The line containing "scientific name: Lophura nycthemera" marks the end: copy exactly every line from the start of the records below up to and including it, leaving out pictures.

(Records from a dataset)
****************************************

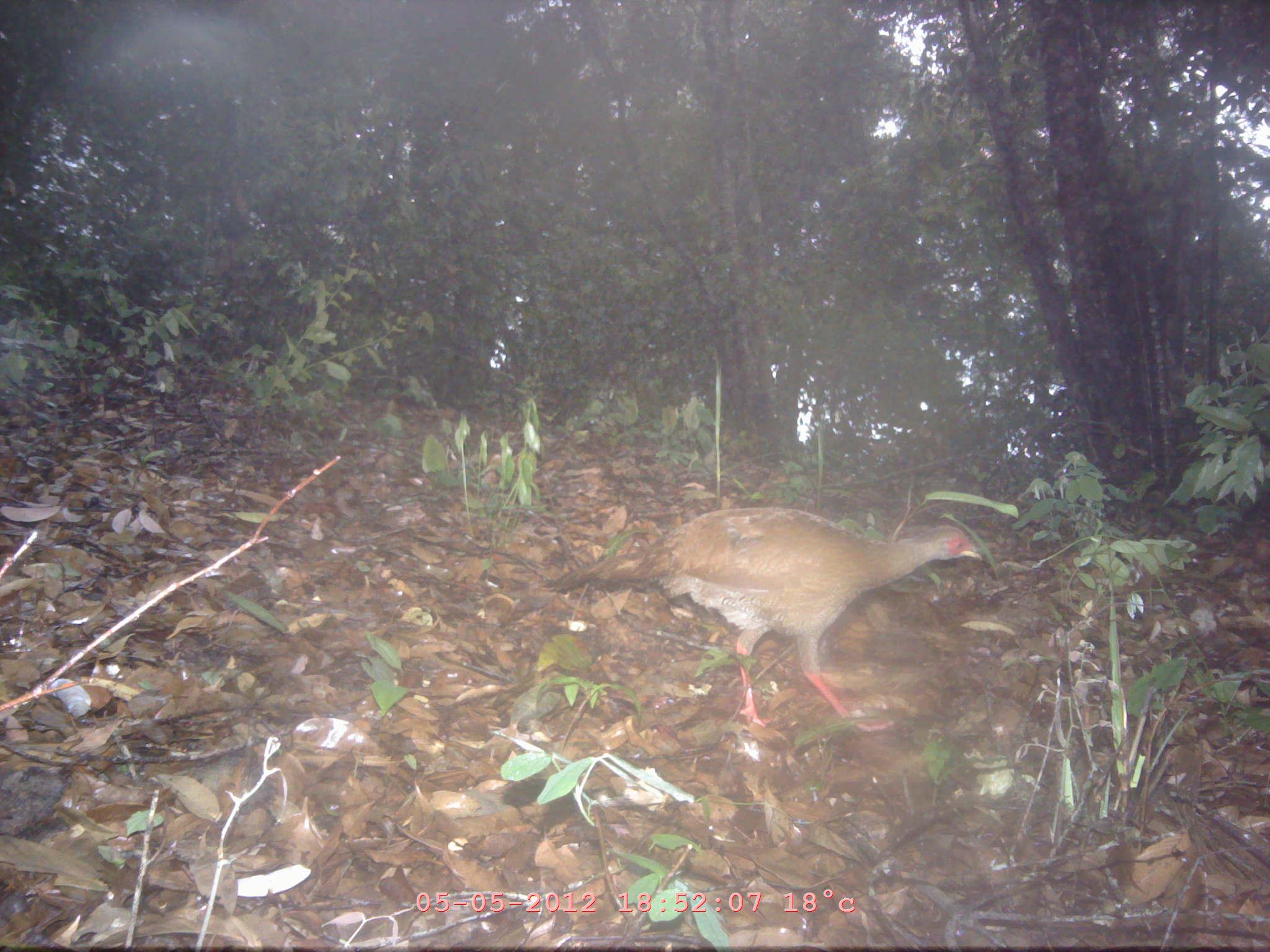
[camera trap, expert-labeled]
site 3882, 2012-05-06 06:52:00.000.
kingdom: Animalia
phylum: Chordata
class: Aves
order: Galliformes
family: Phasianidae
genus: Lophura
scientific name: Lophura nycthemera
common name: silver pheasant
Lophura nycthemera (silver pheasant), count 1.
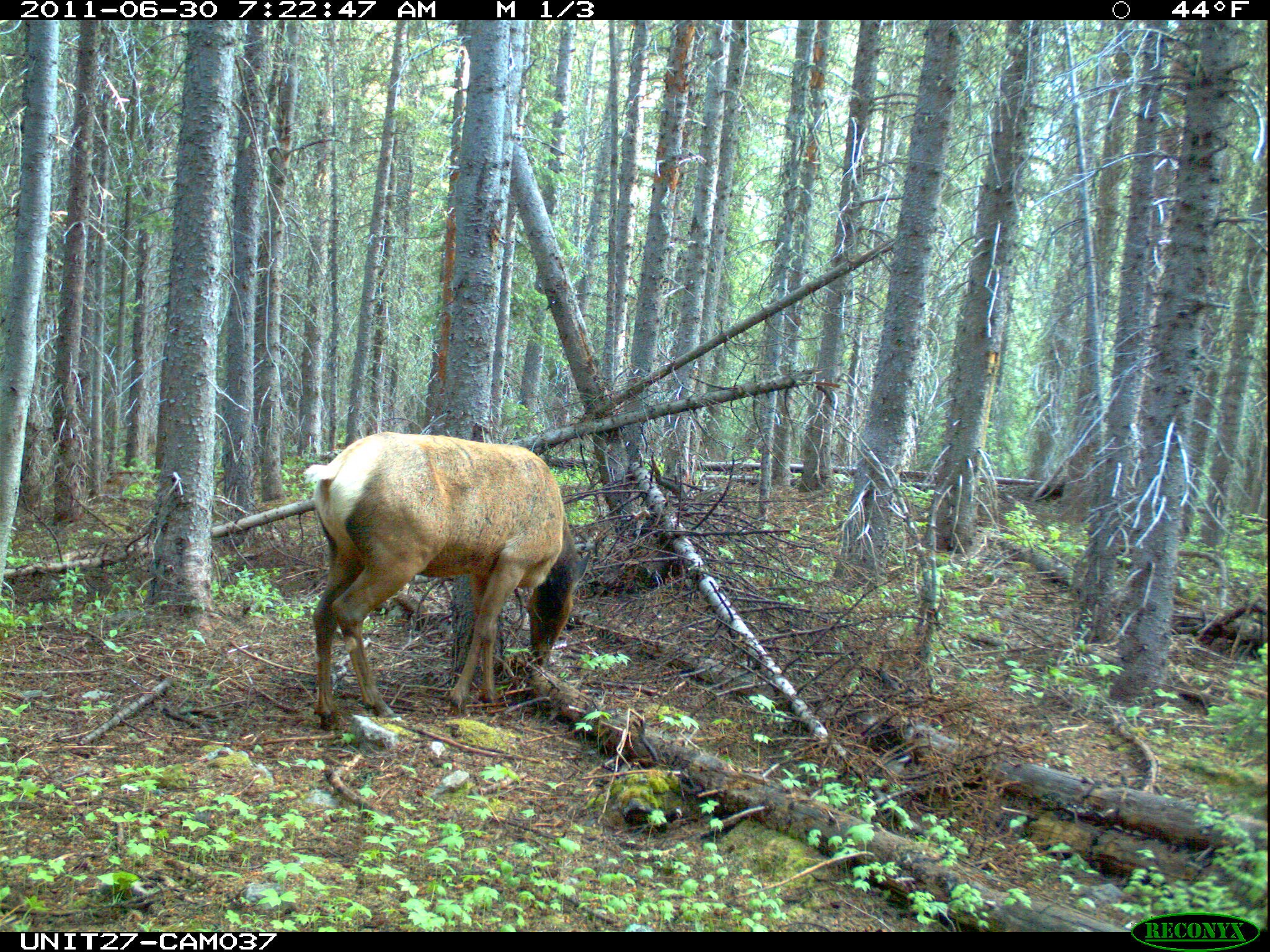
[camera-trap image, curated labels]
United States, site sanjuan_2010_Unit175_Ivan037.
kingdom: Animalia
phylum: Chordata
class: Mammalia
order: Artiodactyla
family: Cervidae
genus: Cervus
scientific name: Cervus elaphus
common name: red deer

****************************************

* [ANSWER BELOW]:
[camera trap, expert-labeled]
site 3882, 2012-05-06 06:52:00.000.
kingdom: Animalia
phylum: Chordata
class: Aves
order: Galliformes
family: Phasianidae
genus: Lophura
scientific name: Lophura nycthemera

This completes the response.